Copy out, word for word, everything in the data below from the line containing "What length of" down to the final line.
____
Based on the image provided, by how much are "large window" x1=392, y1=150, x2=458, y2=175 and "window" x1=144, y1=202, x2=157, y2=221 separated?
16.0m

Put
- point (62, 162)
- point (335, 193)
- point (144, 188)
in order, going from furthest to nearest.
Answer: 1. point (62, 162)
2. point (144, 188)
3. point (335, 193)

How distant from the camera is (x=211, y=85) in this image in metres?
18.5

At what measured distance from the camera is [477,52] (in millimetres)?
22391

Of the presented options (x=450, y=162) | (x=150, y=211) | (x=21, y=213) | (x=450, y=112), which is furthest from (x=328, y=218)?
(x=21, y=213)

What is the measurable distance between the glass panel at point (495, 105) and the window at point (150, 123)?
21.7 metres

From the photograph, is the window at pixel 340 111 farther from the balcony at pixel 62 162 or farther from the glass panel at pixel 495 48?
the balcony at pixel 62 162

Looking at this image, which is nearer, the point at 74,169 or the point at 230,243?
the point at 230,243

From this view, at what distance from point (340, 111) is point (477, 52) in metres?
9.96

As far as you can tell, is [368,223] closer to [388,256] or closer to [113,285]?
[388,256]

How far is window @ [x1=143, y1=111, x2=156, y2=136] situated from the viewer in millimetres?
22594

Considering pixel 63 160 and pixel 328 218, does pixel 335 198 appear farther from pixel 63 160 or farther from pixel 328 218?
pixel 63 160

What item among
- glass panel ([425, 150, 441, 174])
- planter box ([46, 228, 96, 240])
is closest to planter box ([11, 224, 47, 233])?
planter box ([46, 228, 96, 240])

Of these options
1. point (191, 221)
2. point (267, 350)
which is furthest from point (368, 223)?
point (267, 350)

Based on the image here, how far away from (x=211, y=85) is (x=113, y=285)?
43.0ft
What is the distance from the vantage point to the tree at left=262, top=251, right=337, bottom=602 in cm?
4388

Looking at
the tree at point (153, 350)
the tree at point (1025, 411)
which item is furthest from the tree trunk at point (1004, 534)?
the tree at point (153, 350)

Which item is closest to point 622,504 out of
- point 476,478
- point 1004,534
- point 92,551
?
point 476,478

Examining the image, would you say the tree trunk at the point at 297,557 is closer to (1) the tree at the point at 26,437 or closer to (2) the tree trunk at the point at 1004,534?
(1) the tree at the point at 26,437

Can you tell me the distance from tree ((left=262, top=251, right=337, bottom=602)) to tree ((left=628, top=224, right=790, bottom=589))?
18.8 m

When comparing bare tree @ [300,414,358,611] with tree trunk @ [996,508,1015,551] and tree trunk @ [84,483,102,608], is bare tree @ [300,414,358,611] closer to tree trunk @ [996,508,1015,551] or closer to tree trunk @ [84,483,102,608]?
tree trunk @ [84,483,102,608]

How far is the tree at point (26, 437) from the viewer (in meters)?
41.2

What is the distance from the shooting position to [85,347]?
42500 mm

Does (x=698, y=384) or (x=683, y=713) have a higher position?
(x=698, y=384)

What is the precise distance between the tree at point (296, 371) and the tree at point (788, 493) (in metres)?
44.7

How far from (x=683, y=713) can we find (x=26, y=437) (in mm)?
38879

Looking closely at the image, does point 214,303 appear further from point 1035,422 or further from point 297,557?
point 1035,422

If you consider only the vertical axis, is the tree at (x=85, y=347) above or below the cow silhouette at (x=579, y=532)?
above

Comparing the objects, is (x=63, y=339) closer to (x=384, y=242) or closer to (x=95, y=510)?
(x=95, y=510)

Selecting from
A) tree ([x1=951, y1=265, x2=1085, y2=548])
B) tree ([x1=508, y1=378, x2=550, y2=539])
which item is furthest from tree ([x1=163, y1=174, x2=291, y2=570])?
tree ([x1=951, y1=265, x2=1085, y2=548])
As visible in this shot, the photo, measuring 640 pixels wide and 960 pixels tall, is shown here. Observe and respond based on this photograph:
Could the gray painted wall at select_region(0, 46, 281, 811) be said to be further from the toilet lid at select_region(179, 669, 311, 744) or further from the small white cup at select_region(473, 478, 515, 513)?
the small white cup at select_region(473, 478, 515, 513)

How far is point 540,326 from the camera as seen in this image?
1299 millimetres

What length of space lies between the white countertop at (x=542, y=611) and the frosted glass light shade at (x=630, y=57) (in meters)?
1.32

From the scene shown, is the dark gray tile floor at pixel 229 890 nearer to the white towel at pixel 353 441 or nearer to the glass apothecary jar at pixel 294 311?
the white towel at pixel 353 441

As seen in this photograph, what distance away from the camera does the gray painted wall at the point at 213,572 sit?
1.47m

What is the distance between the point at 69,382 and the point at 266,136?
____
Final result:
What length of space lies between the white countertop at (x=542, y=611) and the frosted glass light shade at (x=630, y=57) (in meters)?
1.32

From the scene shown, is the dark gray tile floor at pixel 229 890 nearer to the white towel at pixel 353 441 or nearer to the glass apothecary jar at pixel 294 311?
the white towel at pixel 353 441

As seen in this photograph, what distance away from the camera does the gray painted wall at the point at 213,572 sit?
1.47m

What is the distance between the point at 69,382 and the point at 266,136?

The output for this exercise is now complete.